Oof, okay… so today’s one of those days, right? Where you think you’re just grabbing a coffee and then—bam!—Cyberpunk 2077’s sequel sneak attacks you. CD Projekt spills the beans: it’s officially in pre-production. Yep, it dropped its old codename—bye-bye, Project Orion—and now everyone’s calling it Cyberpunk 2. Or, okay, maybe some do. The PR manager, Ola Sondej, chimed in saying that’s not like, set in stone. Just another jaunt in the Cyberpunk hood. Oh, what a lovely mess!
Oh, and during this investor call, CD Projekt’s co-CEO, Michał Nowakowski (say that three times fast), plays it cool about when it’s dropping. Some rumor-monger tosses out 2030 or so, and he’s all, “Well, maybe, kinda, could be… but hey, every project is its own weird animal.” So that’s clear as mud.
Backtracking a sec here—Wednesday was full of surprises. The sequel news came out during CD Projekt’s latest financial results chat. Big kudos flying around for the dev team, who pushed Cyberpunk 2 outta the concept oven and into the pre-production frying pan.
Oh, and speaking of teams, there’s now 96 peeps on this Cyberpunk gig, up from 84. But hold your horses, Witcher fans—Witcher 4 is hogging 422 devs! No joke. And then there’s also this “shared services” crowd—131 folks, probably lost in translation jobs or arguing over QA stuff. Who can keep it all straight?

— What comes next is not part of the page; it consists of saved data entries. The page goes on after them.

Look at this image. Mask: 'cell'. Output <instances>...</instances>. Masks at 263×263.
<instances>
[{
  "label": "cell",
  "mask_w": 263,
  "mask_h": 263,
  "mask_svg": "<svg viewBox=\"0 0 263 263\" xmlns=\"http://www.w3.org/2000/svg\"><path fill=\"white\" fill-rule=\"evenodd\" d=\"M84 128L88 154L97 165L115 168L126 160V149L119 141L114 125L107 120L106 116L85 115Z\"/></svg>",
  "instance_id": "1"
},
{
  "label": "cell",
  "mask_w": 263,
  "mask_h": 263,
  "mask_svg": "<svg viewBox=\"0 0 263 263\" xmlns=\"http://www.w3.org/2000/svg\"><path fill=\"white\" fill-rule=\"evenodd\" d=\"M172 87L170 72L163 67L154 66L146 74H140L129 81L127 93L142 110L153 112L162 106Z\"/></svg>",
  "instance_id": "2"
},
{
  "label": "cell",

Meanwhile, hot off the press: the Phantom Liberty expansion’s rocked 10 million sales, while The Witcher 3’s blowing out its birthday candles with 60 million copies sold. Seriously, that’s a whole lotta people wandering through Dogtown and monster bashing with Geralt, the grumpy-sweetheart-slash-monster-hunter. Love that guy.
But, hey, names might change—could they go slap a year on Cyberpunk 2, like Cyberpunk 2077’s granddad did? The ever-wise Mike Pondsmith, the dude of tabletop RPG fame, kinda hints that we might find ourselves in a busted-up Chicago cityscape. Eek! If only I could predict where this adventure’s gonna take us next.